=== Text block ===

Even remaining small-caliber ammunition must have a serial number and date engraved on the cartridge, which is a low-tech version of the "microstamping" mandates in fashion in California and New York. The handful of Venezuelans allowed to keep a gun may buy only 51 rounds a year. Reloading ammunition is punishable by eight years in prison.
Venezuela isn't confiscating guns — yet. "The Venezuelan state, in order to safeguard peace ... will encourage the voluntary delivery and recovery of firearms and ammunition, as well as the destruction thereof," the law decrees. The firearms industry will be forced to pay for the incentives used to persuade Venezuelans to turn in their weapons, and a state-run media propaganda campaign will attempt to persuade the public of the "evil of guns." Films that "promote the use of firearms and ammunition" will be censored or forbidden. The latest "Die Hard" sequel or anything by Quentin Tarantino can't be shown now in Caracas.
Venezuela's new law is extreme, but we must be wary in America. In April, a 14-year-old eighth grader in West Virginia was arrested and criminally charged for wearing a National Rifle Association "Protect Your Right" T-shirt to class. The shirt didn't actually violate the school's dress code; the youth stands accused of the made-up "crime" of "disturbing the educational process" and "obstructing an officer" because he refused to remove the shirt. His real offense was reminding his classmates that gun ownership is still a right in this country, and that's a thought liberal school administrators want to suppress.
Human Rights Watch identifies the same trait in the Venezuelan government, and the group urges Mr. Maduro to discontinue the "iron fist" to restrict and intimidate those who speak up. Instead of striving to be more like Venezuela, American liberals ought to realize that suppressing constitutional rights has no place in a free society.

===

▶ _Problem 1_
According to the passage on Venezuela's gun law, how many rounds of ammunition per year may the few Venezuelans permitted to keep a gun buy?
▶ _Problem 2_
Using the passage on Venezuela's gun law, explain why the 14-year-old student in West Virginia was charged.
▶ _Problem 3_
Reproduce the portion of the passage on Venezuela's gun law between "Venezuela isn't confiscating" and "now in Caracas.", inclusive.
The records come from a separate source.

=== Data extract ===

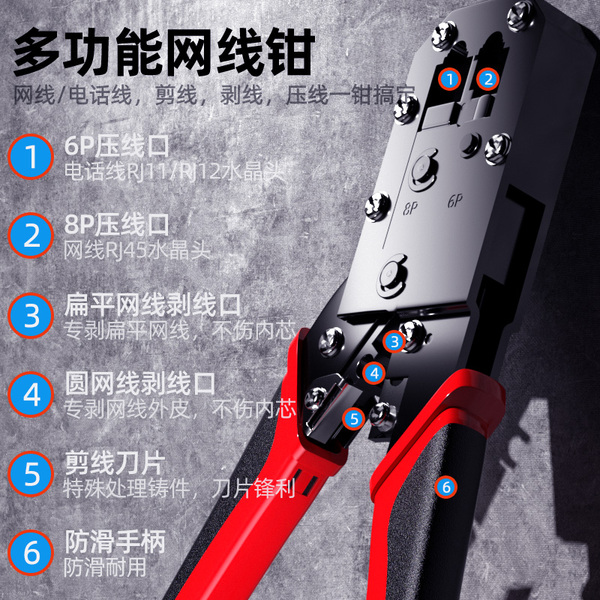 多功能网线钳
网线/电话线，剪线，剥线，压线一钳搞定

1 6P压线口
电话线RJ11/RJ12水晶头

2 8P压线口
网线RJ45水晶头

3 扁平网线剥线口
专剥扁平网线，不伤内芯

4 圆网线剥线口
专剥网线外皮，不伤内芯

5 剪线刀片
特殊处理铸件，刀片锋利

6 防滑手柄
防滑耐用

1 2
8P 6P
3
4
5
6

===

▶ _Your response 1_
51 rounds a year.

▶ _Your response 2_
He was accused of "disturbing the educational process" and "obstructing an officer" because he refused to remove his National Rifle Association "Protect Your Right" T-shirt. The shirt did not actually violate the school's dress code.

▶ _Your response 3_
Venezuela isn't confiscating guns — yet. "The Venezuelan state, in order to safeguard peace ... will encourage the voluntary delivery and recovery of firearms and ammunition, as well as the destruction thereof," the law decrees. The firearms industry will be forced to pay for the incentives used to persuade Venezuelans to turn in their weapons, and a state-run media propaganda campaign will attempt to persuade the public of the "evil of guns." Films that "promote the use of firearms and ammunition" will be censored or forbidden. The latest "Die Hard" sequel or anything by Quentin Tarantino can't be shown now in Caracas.